Coinbase: CSRF on "Set as primary" option on the accounts page

2014-05-02T01:24:48
ID H1:10563
Type hackerone
Reporter anshuman_bh
Modified 2014-07-26T00:27:57

Description

On navigating to the Accounts page, a Coinbase user can create multiple accounts. The user can then make any of these accounts as their primary account. There are also other options of renaming and deleting these accounts.

Although there is a CSRF token being sent as a POST parameter for the delete operation, there is no such CSRF token for the "set as primary" operation. Infact, this request is a GET request. Similar CSRF controls should be implemented for the "Set as primary" operation as well.

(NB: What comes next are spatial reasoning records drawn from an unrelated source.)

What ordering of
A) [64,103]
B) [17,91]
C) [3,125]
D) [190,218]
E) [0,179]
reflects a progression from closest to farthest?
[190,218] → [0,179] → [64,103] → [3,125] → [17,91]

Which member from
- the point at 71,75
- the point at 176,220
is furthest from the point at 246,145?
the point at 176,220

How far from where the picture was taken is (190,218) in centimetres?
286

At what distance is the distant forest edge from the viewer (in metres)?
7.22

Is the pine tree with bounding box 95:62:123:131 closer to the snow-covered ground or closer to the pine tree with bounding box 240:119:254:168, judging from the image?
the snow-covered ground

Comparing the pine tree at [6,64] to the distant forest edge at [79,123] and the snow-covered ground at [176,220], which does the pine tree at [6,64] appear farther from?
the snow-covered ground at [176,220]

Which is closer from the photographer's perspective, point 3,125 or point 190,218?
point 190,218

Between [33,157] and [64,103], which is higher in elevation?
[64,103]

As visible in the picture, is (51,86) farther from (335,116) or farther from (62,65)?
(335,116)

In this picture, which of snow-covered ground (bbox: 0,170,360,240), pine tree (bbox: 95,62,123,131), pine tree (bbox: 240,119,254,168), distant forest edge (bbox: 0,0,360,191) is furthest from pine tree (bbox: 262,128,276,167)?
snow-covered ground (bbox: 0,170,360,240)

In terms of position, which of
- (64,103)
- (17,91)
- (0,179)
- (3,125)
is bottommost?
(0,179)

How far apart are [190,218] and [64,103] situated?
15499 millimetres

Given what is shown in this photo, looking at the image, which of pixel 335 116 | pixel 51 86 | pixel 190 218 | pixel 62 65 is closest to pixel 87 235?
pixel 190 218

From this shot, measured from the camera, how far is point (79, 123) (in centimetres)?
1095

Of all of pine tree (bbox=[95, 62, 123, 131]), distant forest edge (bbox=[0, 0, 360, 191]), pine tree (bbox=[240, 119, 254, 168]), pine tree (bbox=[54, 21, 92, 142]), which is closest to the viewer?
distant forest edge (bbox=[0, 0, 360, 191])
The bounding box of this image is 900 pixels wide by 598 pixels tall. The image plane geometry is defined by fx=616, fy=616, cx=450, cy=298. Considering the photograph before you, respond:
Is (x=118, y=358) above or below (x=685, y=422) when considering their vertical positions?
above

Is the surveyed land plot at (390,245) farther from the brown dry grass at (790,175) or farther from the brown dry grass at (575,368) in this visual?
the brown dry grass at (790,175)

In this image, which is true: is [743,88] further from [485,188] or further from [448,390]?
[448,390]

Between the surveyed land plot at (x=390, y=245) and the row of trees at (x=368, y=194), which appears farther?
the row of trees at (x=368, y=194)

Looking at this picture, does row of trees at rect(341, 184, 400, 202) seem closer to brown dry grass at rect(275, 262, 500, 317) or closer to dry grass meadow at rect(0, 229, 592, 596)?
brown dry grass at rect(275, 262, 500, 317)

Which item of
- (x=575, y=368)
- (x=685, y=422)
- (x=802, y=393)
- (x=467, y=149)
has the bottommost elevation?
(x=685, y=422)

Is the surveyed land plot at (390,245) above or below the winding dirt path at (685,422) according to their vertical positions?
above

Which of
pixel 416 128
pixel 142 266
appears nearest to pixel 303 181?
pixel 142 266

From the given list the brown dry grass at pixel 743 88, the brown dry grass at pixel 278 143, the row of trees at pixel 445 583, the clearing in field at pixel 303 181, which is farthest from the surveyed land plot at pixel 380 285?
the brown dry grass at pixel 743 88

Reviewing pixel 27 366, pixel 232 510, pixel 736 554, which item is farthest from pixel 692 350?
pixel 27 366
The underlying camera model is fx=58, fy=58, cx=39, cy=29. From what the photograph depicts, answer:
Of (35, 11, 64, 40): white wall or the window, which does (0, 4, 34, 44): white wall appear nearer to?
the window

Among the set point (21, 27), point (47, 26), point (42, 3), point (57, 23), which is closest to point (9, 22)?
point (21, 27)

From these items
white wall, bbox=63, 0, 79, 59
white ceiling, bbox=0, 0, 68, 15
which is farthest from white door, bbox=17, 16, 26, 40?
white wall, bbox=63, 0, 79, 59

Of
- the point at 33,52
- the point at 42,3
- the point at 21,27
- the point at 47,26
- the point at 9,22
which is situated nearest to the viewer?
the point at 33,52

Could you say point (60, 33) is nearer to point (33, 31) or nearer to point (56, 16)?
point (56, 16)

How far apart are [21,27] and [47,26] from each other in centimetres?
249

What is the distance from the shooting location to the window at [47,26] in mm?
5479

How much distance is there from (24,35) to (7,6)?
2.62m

Also, the account number/id is not something that is trivial for an attacker to predict. But, since it is sent as a GET request, it gets cached in the browser history, proxies, logs, etc. So, once the attacker gets hold of such an account number of a legitimate coinbase user, he can exploit a CSRF attack by framing a URL which looks as simple as this:

https://coinbase.com/accounts/<account_number>/set_as_primary

The attacker can then trick the legitimate user to switch his primary account without the user's intention.

Please see the screenshot attached which shows that a GET request was sent requesting to switch the primary account. All that is required for it to be successfully processed is the session cookie.